Our neural network model did not yield a better performance indicator on than the method proposed by Yin et al. This is because a conditional random field (CRF) is implemented in their method. However, we have performed an extensive number of studies and found that the increase in three performance indicators brought by the CRF is accompanied by the increase in three error performance indicators. Therefore, employing the CRF in the model cannot provide an improvement to every single performance indicator. While one performance indicator from our method is inferior to that in another study, our method can still provide significant improvements in the other performance indicators, which suggests that the network model developed in this study has a general superior performance than the other network models.

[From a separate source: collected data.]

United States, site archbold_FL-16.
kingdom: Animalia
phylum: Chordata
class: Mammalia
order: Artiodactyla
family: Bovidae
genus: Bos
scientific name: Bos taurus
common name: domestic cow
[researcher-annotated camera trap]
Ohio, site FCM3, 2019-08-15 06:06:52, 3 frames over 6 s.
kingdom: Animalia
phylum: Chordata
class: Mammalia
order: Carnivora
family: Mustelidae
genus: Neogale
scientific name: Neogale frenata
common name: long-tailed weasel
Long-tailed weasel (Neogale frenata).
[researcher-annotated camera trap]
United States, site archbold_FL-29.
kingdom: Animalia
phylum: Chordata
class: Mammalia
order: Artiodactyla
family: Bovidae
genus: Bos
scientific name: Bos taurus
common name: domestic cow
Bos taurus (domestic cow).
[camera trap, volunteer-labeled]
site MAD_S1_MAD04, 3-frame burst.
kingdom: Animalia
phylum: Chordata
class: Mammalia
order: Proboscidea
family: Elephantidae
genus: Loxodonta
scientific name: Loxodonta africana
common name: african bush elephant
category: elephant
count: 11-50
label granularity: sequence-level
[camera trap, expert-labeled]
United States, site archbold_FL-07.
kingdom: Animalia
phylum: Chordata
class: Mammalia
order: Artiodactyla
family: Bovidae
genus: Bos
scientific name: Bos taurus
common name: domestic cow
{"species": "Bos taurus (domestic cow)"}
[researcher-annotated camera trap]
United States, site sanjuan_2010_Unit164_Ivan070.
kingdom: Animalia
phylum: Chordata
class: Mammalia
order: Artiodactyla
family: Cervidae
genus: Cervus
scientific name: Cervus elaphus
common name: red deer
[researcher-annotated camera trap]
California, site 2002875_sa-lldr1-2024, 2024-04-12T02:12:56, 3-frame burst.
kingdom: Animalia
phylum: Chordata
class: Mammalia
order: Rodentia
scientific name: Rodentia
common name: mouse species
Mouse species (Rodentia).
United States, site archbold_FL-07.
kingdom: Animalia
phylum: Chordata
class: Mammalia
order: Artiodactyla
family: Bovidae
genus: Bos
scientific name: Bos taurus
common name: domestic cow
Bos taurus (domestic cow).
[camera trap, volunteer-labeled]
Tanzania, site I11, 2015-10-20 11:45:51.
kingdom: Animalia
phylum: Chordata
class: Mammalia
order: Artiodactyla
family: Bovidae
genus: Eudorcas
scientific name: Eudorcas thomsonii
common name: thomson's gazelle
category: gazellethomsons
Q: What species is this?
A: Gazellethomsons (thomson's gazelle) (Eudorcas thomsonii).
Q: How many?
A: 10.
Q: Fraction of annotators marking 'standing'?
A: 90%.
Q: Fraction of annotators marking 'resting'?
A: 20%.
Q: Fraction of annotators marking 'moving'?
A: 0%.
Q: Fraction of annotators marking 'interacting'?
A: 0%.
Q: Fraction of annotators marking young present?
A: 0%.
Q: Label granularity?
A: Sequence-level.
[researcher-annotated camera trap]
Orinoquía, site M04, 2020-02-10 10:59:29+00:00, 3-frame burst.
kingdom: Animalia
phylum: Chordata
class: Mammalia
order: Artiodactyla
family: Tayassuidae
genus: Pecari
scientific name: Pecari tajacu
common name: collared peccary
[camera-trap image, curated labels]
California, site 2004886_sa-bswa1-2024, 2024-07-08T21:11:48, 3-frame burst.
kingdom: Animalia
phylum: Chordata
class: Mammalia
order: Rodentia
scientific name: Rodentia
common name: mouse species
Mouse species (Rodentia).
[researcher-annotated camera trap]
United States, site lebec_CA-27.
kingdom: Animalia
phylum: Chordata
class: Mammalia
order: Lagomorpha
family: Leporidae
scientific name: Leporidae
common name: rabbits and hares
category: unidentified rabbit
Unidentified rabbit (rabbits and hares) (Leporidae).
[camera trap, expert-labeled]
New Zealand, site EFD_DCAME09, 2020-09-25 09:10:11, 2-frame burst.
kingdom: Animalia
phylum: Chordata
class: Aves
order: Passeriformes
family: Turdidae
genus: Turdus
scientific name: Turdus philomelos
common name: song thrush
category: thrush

The experimental results obtained in this study are shown in Figure 4. Figures 4(a) and 4(b) show the original RGB image and the depth label (ground t), respectively. Figures 4(c)4(e) show the depth prediction map obtained using the experimental methods “Proposed1,” “Proposed2,” and “Proposed3,” respectively.

5. Conclusion

It is very important to perceive the traffic environment and use the objects detected in the traffic scene to provide assistance to vehicles for traveling on road, in particular self-driving. The advancement made in the field of computer vision task for monocular depth estimation can provide significant help to the autonomous vehicle technology and ensure a better driving safety on road. In this study, we estimated the depth map using the images captured in front of the vehicle. These depth maps can provide important information on the traffic scene of the vehicle and help ensure a safe driving experience. To overcome the low accuracy issue encountered in past monocular depth estimation methods, a novel neural network model which combines conv_block and sep_block or identity_block and ap_block is proposed in this study. This model can ensure a sufficient depth of the neural network while reducing the computation cost and number of parameters by employing depthwise separable convolution. A combination of these approaches not only enables extraction of rich and accurate feature information by the neural network developed in this study but also allows fusion of low-level and advanced features with the help of skip-connection technique. Experimental tests were performed using the KITTI data set for validating the effectiveness of our proposed method. The experimental results show that the algorithm proposed in this study can improve the accuracy of monocular depth estimation.

Constructing neural networks in forms of block can simplify the overall structure and further improve the robustness of the model. We plan to make further adjustments based on the original block to improve the accuracy of the network. The improvements in the neural network for depth estimation will benefit the perception of the traffic environment and assist the driving experience substantially. This is also the motivation for continuous advancement in monocular visual depth estimation.

Data Availability

The data used to support the findings of this study are available from the corresponding author upon request.

Conflicts of Interest

The authors declare that there are no conflicts of interest.

Acknowledgments

This work was supported by the National Natural Science Foundation of China (Grant nos. 61502429 and 61505176), the Zhejiang Provincial Natural Science Foundation of China (Grant no. LY18F020012), the Zhejiang Open Foundation of the MOST Important Subjects, the China Postdoctoral Science Foundation (Grant no. 2015M581932), and the Zhejiang University of Science and Technology Graduate Research Innovation Fund (Grant no. 2019YJSKC04).